## Parsing JSON files from the Twitter API

This notebook was posted by Simon Lindgren // [@simonlindgren](http://www.twitter.com/simonlindgren) // [simonlindgren.com](http://simonlindgren.com).

The Twitter APIs, like many other services on the internet, output data in the interchange format [JSON](https://www.copterlabs.com/json-what-it-is-how-it-works-how-to-use-it/). 

This notebook is about how to [parse](https://en.wikipedia.org/wiki/Parsing) such data into the more accessible format of R dataframes for further analysis or csv export.

In [None]:
# Required libraries
library(tidyverse)
library(jsonlite)

### Ingest the JSON

In [None]:
# Read the json file (takes some time, doing this in a Terminal window gives better progress information)
tweets <- stream_in(file("file.json"))

### Inspect fields
Below, we look at top level names of variables in the parsed json.

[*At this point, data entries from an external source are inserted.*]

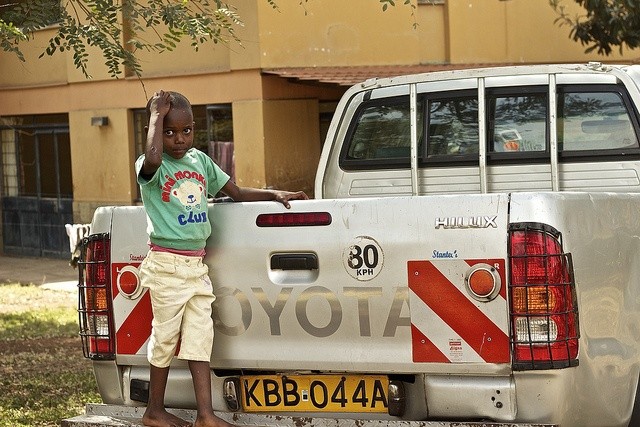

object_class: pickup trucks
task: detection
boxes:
[69,62,639,427]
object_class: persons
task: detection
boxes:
[135,90,310,426]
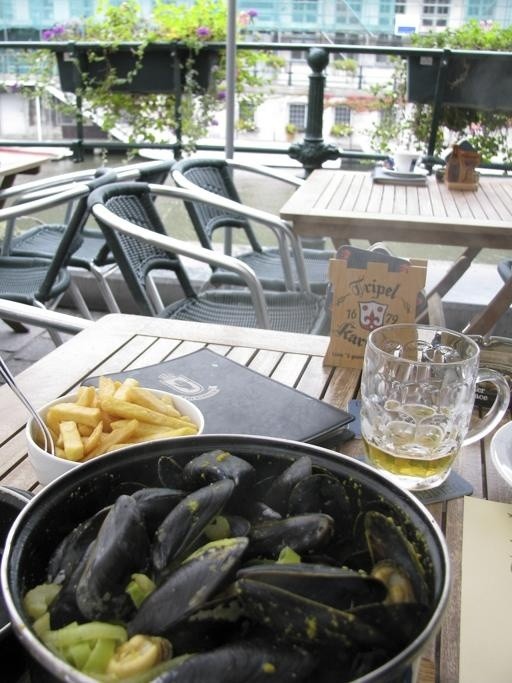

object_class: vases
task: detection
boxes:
[50,41,216,93]
[397,44,511,115]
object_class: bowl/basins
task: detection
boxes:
[26,386,204,492]
[0,432,453,683]
[1,483,44,644]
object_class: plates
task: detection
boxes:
[489,419,512,487]
[383,167,428,177]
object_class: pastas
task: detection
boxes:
[26,579,145,680]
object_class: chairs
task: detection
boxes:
[9,156,171,311]
[87,181,328,336]
[168,158,336,293]
[2,169,115,347]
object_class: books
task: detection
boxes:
[372,165,426,185]
[80,346,356,449]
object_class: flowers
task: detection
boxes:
[364,16,512,174]
[0,0,290,162]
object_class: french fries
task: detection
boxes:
[39,375,199,466]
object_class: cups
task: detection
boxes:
[393,151,418,172]
[360,323,509,490]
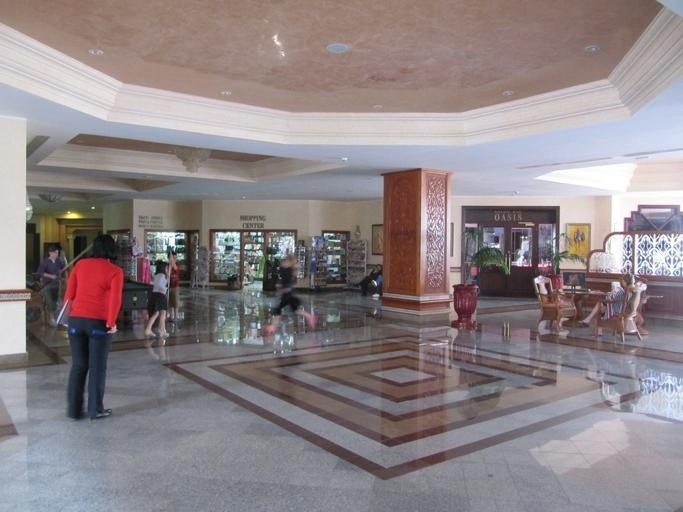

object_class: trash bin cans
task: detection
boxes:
[228,276,241,290]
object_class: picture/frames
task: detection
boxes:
[558,269,588,292]
[372,224,384,255]
[566,223,591,257]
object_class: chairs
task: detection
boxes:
[595,281,647,343]
[533,275,577,333]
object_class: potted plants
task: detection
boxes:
[546,233,586,294]
[451,227,511,329]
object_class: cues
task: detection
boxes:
[165,249,172,323]
[37,241,93,291]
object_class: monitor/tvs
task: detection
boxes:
[562,272,585,289]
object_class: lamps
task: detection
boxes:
[26,188,33,221]
[175,147,211,173]
[38,191,63,202]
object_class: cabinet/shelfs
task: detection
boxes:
[211,234,294,282]
[310,236,329,290]
[346,240,367,290]
[324,238,346,274]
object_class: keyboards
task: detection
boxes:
[563,289,586,291]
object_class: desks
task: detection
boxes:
[117,280,153,329]
[553,292,649,336]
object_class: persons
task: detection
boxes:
[141,338,172,416]
[164,250,180,323]
[260,253,316,337]
[142,262,170,337]
[35,246,71,326]
[367,263,383,320]
[574,273,635,327]
[57,232,125,421]
[588,333,641,413]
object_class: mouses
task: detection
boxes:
[588,288,591,292]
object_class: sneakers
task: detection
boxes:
[372,293,380,298]
[145,327,169,337]
[578,320,589,327]
[168,316,178,322]
[91,408,111,420]
[371,279,377,288]
[353,283,359,288]
[361,292,366,296]
[49,319,57,327]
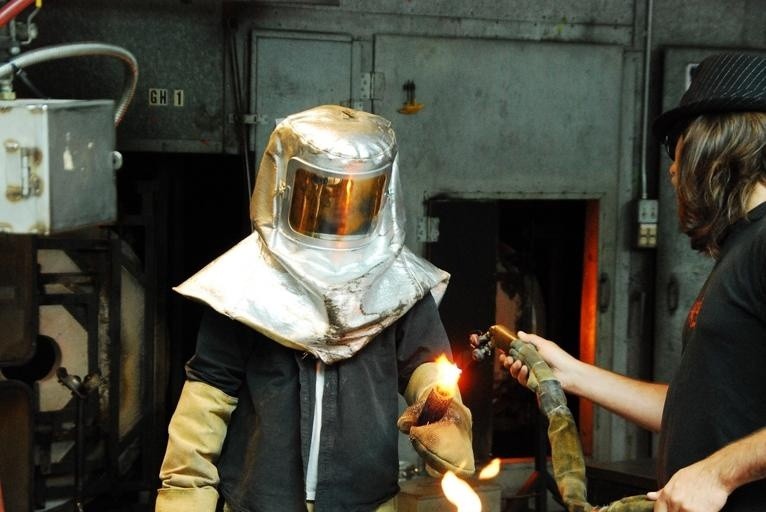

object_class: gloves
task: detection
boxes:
[397,361,475,480]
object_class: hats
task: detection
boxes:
[651,54,765,144]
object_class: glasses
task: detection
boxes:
[664,115,701,161]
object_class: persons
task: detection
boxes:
[154,104,476,512]
[497,50,766,512]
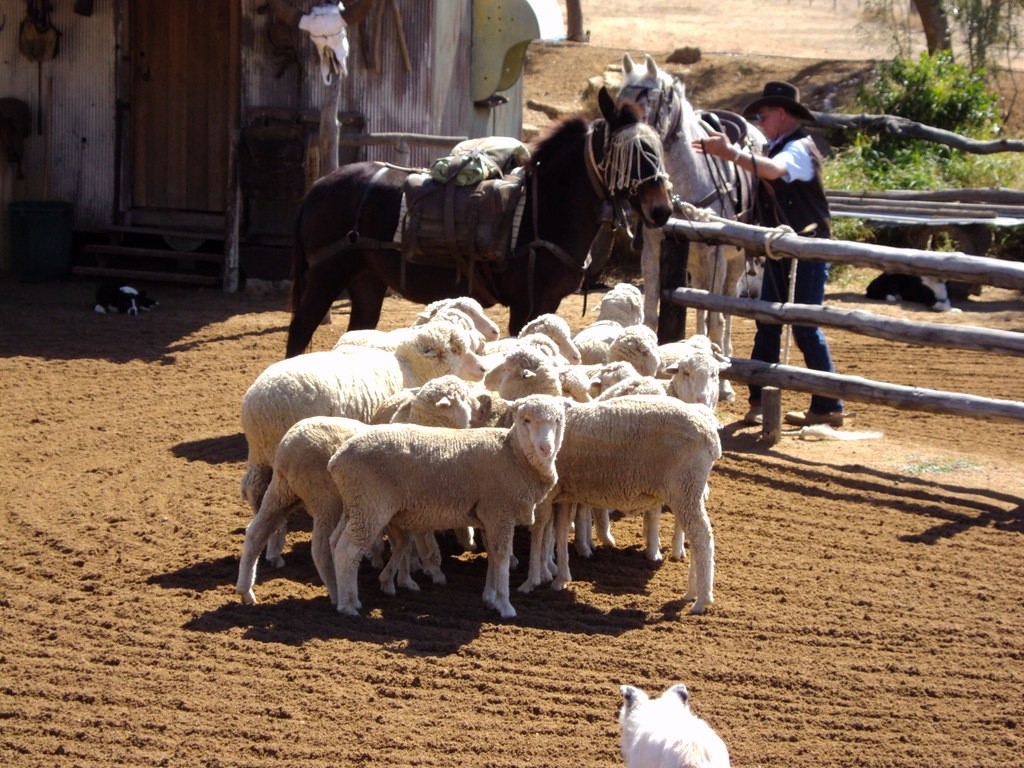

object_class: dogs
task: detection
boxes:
[618,681,731,768]
[93,285,159,317]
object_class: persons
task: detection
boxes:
[692,80,844,427]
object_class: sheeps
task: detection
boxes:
[236,280,731,618]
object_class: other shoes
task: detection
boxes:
[784,407,843,427]
[745,404,763,424]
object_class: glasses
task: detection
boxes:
[756,108,780,122]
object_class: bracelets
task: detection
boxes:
[734,150,741,163]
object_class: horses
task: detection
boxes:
[283,52,771,402]
[864,271,988,313]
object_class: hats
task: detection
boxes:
[743,81,816,122]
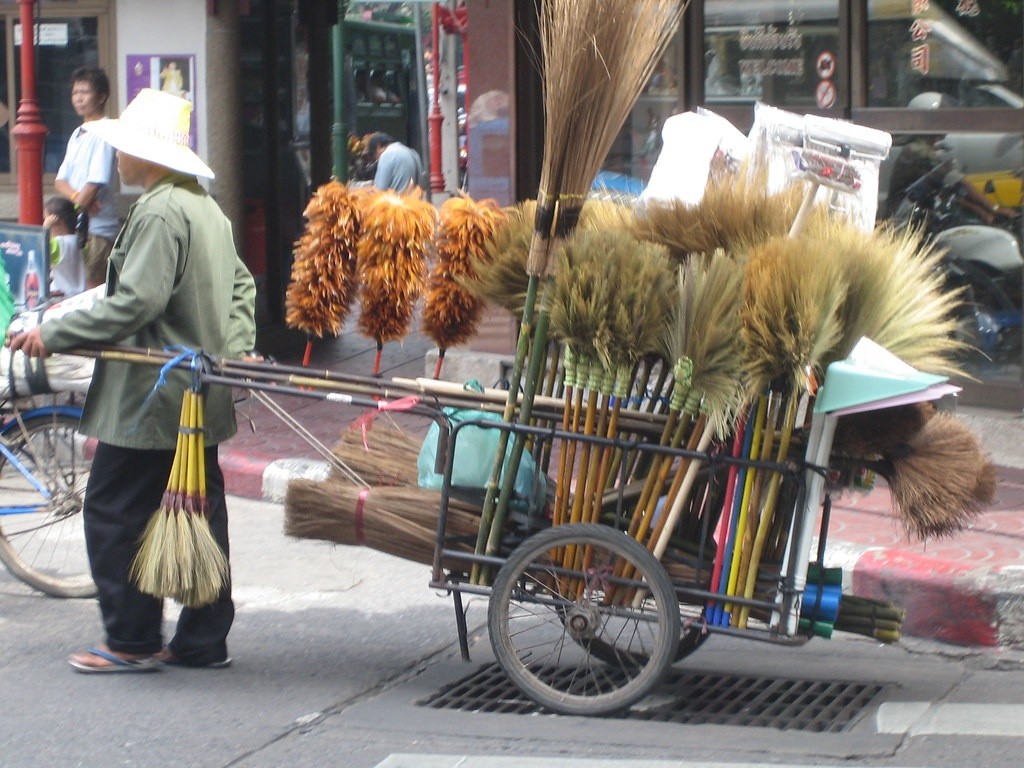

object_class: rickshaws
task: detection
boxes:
[8,330,832,714]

Some of these are dataframes in themselves with more variables nested within them.

In [None]:
names(tweets)

In [None]:
class(tweets$created_at) # a character variable, not a dataframe

In [None]:
class(tweets$user) # a dataframe

### The `flatten` function in `jsonlite`
In a nested data frame, one or more of the columns consist of another data frame. These structures frequently appear when parsing json data from the web. We can flatten such data frames into a regular 2 dimensional tabular structure.

In [None]:
tweets_flat <- flatten (tweets, recursive = TRUE)

##### Make it a [tibble](https://cran.r-project.org/web/packages/tibble/vignettes/tibble.html)

In [None]:
tweets_tbl <- as_data_frame(tweets_flat) # to tibble ()
twts <- tweets_tbl

###### Keep flattening

In [None]:
# We now have many more variables
names(twts)

In [None]:
# We can flatten once again to make even more variables jump out
twts <- flatten(twts)
names(twts)

In [None]:
class(twts$coordinates.coordinates) # a variable resulting from the second round of flattening

In [None]:
twts$retweeted_status.user.description # we can inspect any column (for example this one)

## Export custom csvs

In [None]:
# DATE AND TEXT
date_text <- data_frame (date = twts$created_at, text = gsub("[\r\n]", "", twts$text))
date_text
write.csv(date_text, file = "date_text.csv")

In [None]:
# SOURCE AND TARGET
source_target <- data_frame (source = twts$user.screen_name, target = twts$in_reply_to_screen_name)
source_target <- source_target %>%
    filter(!is.na(target)) # filter away lines where target is NA
source_target
write.csv(source_target, file = "source_target.csv", row.names=FALSE)

In [None]:
# SELF-REPORTED vs GEO-TAGGED LOCATION
place_place <- data_frame (self_reported = twts$user.location, geo_tagged = twts$place.full_name)
place_place <- place_place %>%
    filter(!is.na(geo_tagged)) %>% # filter away lines where geotag is NA
    filter(!is.na(self_reported)) # filter away lines where self-reported location is NA
place_place
write.csv(place_place, file = "place_place.csv", row.names=FALSE)

And so on ...